Work instruction:
What is needed is an exact copy of every entry below, minus the images.
···
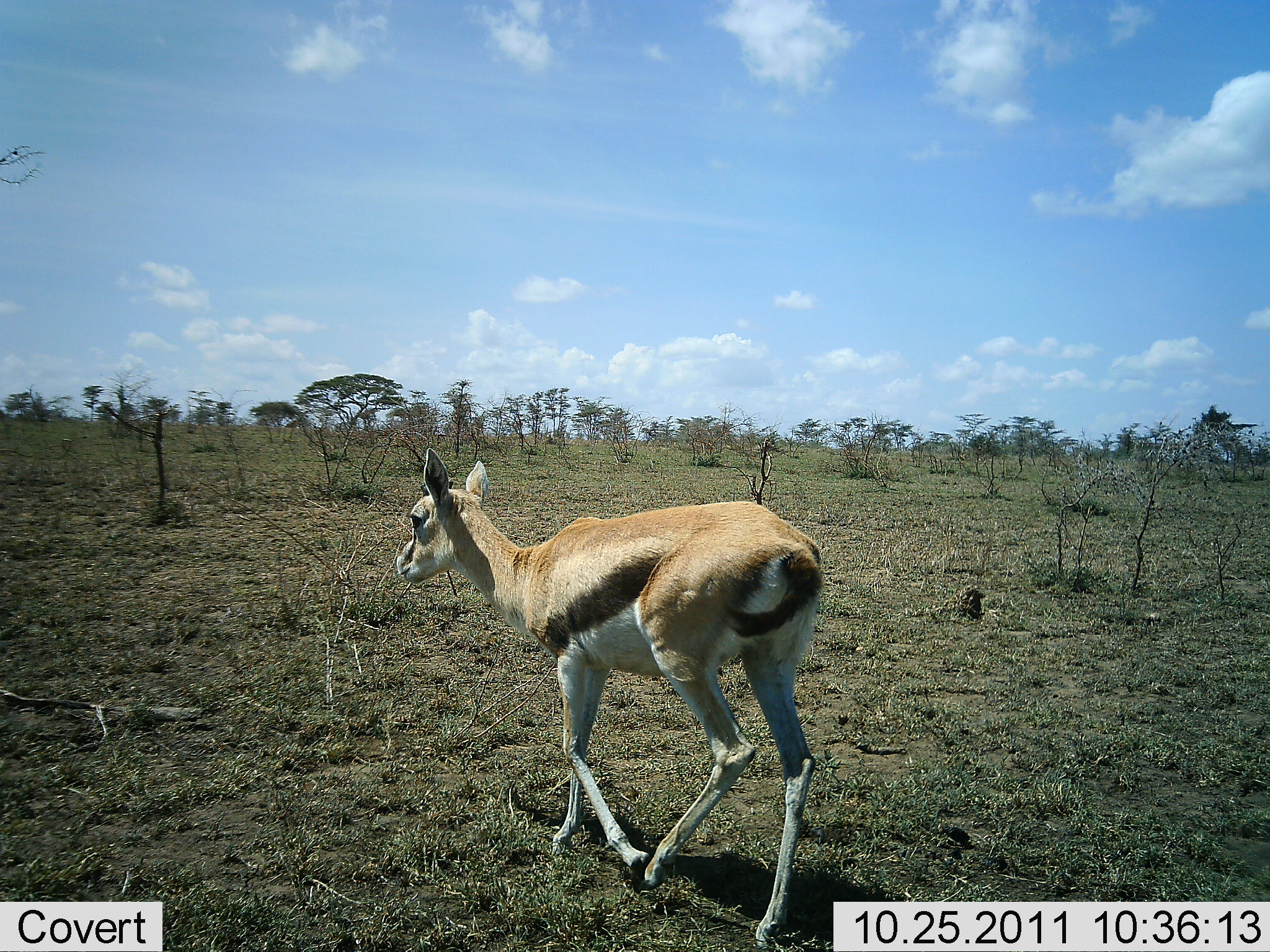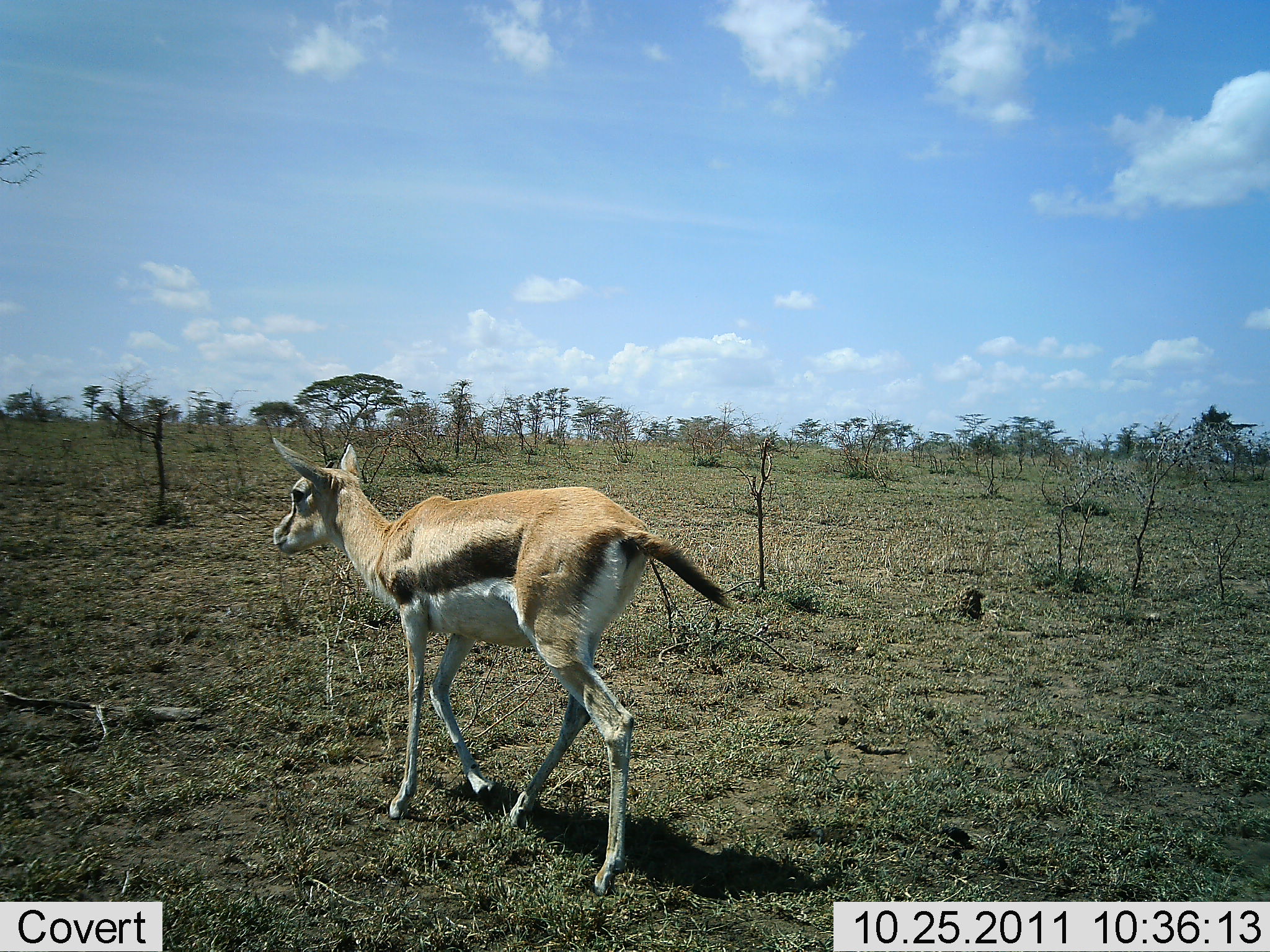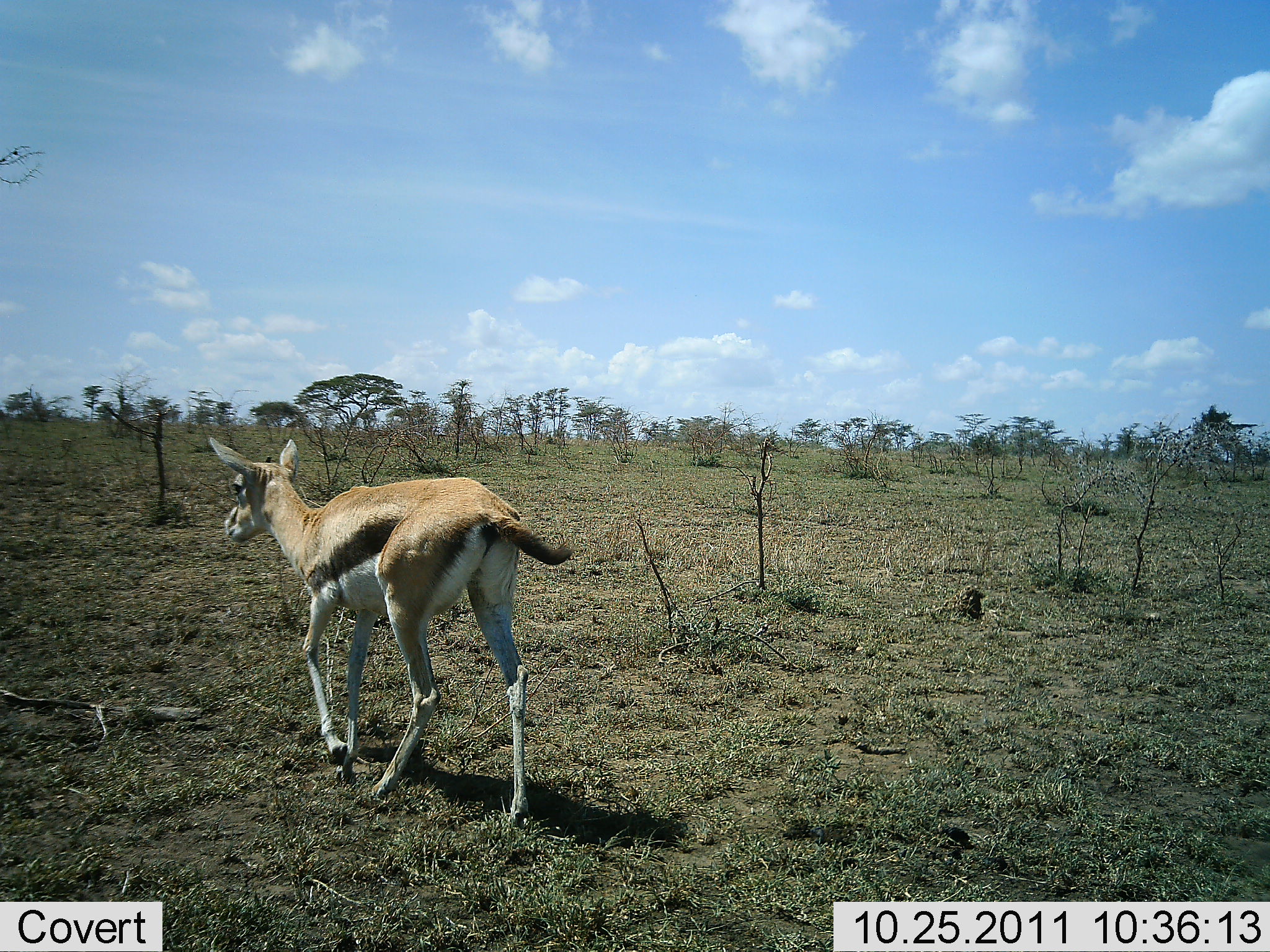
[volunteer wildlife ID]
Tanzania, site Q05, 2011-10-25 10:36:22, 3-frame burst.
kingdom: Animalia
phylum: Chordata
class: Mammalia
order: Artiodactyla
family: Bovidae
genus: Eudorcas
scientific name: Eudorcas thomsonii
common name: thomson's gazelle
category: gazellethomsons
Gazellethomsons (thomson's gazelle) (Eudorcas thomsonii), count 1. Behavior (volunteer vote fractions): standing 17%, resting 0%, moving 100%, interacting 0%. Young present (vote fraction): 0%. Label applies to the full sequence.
···
Finished task:
[volunteer wildlife ID]
Tanzania, site Q05, 2011-10-25 10:36:22, 3-frame burst.
kingdom: Animalia
phylum: Chordata
class: Mammalia
order: Artiodactyla
family: Bovidae
genus: Eudorcas
scientific name: Eudorcas thomsonii
common name: thomson's gazelle
category: gazellethomsons
Gazellethomsons (thomson's gazelle) (Eudorcas thomsonii), count 1. Behavior (volunteer vote fractions): standing 17%, resting 0%, moving 100%, interacting 0%. Young present (vote fraction): 0%. Label applies to the full sequence.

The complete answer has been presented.